Reviews

Safer

Editorial Staff

Editorial Staff

| Off-West End |

8 October 2010

Opening in the week of the Conservative Party Conference Aaron Lamont’s new play Safer, for Trifle Productions, reveals a flip side to David Cameron’s ‘big society’. It is the story of Phil and Betty, an elderly couple who have barricaded their home against the outside world where society has broken down and armed gangs roam the streets.

Brave Phil (Michael Grinter) makes occasional foraging trips, returning with canned food and goods from empty shops and bins. He also brings tales of the danger beyond the safety of their home. Betty (Maggie Turner) believes his stories and lives as he does in perpetual fear of the hoodlums who lurk outside, waiting to break in.

But as the play unfolds it becomes clear that the broken society is Phil’s creation to keep Betty where he wants her, in the home looking after and relying on him for everything. It is only when a young man – Ant (Josh Enright) – breaks in to their home, that Betty begins to challenge Phil’s version of how things are.

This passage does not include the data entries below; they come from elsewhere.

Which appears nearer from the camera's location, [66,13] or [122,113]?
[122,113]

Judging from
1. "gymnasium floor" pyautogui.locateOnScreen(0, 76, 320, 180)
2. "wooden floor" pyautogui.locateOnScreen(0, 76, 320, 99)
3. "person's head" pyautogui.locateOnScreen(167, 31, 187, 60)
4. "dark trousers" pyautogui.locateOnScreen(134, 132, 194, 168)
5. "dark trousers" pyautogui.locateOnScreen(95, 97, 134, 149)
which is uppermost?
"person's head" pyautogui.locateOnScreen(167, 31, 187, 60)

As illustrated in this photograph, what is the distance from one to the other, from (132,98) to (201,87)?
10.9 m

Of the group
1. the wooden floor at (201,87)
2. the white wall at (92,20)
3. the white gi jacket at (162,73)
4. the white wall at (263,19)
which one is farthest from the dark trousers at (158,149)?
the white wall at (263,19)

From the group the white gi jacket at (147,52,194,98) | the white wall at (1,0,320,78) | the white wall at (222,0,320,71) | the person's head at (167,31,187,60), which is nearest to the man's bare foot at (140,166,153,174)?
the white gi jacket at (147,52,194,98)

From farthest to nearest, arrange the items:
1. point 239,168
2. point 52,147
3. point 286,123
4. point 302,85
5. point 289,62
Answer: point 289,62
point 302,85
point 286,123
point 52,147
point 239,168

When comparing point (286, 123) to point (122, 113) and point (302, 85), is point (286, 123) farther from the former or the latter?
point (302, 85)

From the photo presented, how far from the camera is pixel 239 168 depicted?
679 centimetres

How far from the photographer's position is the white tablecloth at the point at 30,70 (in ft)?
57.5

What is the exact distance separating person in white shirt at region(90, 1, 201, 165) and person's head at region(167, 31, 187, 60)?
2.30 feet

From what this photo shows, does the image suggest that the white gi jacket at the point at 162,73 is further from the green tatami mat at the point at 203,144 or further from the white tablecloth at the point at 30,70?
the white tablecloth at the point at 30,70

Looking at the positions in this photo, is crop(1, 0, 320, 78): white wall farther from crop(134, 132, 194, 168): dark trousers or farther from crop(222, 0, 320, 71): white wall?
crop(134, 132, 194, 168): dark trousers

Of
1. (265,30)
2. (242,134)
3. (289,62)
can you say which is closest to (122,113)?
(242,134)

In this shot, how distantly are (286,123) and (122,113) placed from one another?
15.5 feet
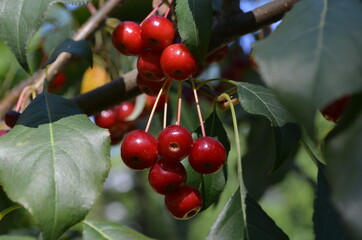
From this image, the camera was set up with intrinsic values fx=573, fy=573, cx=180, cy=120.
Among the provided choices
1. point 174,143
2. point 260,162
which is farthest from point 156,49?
point 260,162

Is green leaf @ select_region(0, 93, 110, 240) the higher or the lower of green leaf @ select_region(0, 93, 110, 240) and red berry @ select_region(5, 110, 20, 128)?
the higher

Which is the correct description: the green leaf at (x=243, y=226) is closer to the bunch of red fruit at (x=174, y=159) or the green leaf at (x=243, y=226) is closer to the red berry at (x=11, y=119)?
the bunch of red fruit at (x=174, y=159)

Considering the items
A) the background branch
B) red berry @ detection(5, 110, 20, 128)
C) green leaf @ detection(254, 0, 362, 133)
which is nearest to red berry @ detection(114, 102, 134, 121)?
the background branch

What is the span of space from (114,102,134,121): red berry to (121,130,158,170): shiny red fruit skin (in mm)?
652

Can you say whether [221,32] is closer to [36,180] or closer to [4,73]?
[36,180]

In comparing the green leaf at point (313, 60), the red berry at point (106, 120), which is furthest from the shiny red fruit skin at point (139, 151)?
the red berry at point (106, 120)

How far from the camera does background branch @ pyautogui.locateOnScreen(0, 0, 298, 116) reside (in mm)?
1015

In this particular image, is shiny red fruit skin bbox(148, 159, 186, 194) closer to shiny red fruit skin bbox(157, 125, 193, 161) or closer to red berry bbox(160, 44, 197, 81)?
shiny red fruit skin bbox(157, 125, 193, 161)

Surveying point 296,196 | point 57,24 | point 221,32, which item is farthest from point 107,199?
point 221,32

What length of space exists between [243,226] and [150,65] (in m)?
0.31

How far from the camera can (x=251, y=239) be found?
0.87 meters

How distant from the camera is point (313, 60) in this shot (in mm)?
574

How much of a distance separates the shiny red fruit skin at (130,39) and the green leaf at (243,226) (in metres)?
0.31

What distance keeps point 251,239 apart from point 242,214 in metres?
0.06
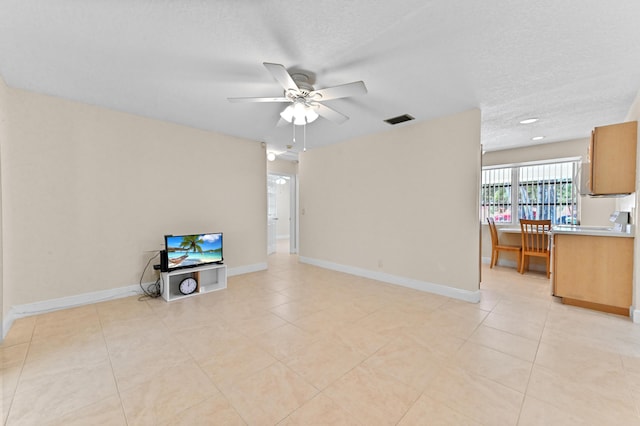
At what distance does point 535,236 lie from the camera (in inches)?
177

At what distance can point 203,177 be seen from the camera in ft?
13.4

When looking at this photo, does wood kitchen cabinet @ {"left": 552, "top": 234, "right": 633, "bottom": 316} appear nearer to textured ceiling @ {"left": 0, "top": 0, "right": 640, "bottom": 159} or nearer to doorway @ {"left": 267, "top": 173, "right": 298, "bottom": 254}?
textured ceiling @ {"left": 0, "top": 0, "right": 640, "bottom": 159}

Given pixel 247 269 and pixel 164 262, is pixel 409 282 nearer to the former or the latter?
pixel 247 269

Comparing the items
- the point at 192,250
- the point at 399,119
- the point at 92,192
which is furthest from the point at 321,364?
the point at 92,192

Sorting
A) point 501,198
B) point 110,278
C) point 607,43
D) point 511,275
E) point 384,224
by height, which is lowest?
point 511,275

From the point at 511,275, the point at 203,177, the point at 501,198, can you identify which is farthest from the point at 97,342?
the point at 501,198

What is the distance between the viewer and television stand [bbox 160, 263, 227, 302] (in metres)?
3.23

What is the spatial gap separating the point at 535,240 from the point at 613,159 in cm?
203

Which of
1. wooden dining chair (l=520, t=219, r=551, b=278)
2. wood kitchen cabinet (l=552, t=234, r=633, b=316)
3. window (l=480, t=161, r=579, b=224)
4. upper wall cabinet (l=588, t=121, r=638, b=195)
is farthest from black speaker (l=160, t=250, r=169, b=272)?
wooden dining chair (l=520, t=219, r=551, b=278)

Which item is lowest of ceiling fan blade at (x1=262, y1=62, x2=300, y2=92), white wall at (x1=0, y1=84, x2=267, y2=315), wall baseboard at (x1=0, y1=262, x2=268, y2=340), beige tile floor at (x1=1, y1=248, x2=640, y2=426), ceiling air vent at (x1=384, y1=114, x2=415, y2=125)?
beige tile floor at (x1=1, y1=248, x2=640, y2=426)

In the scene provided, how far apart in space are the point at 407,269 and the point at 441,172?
151cm

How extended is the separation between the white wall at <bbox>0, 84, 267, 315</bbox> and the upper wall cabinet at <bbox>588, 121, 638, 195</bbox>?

Atmospheric set and sound, together with effective direction from Benjamin Bate, give a strong sense of Phil and Betty’s prison-like situation. However, the play fails to fully explore the dramatic potential of their strange relationship. Less time could have been spent establishing their situation, and more on why Phil keeps his wife a prisoner and why she lets him. Safer would be a stronger play if was less safe and took a few more risks.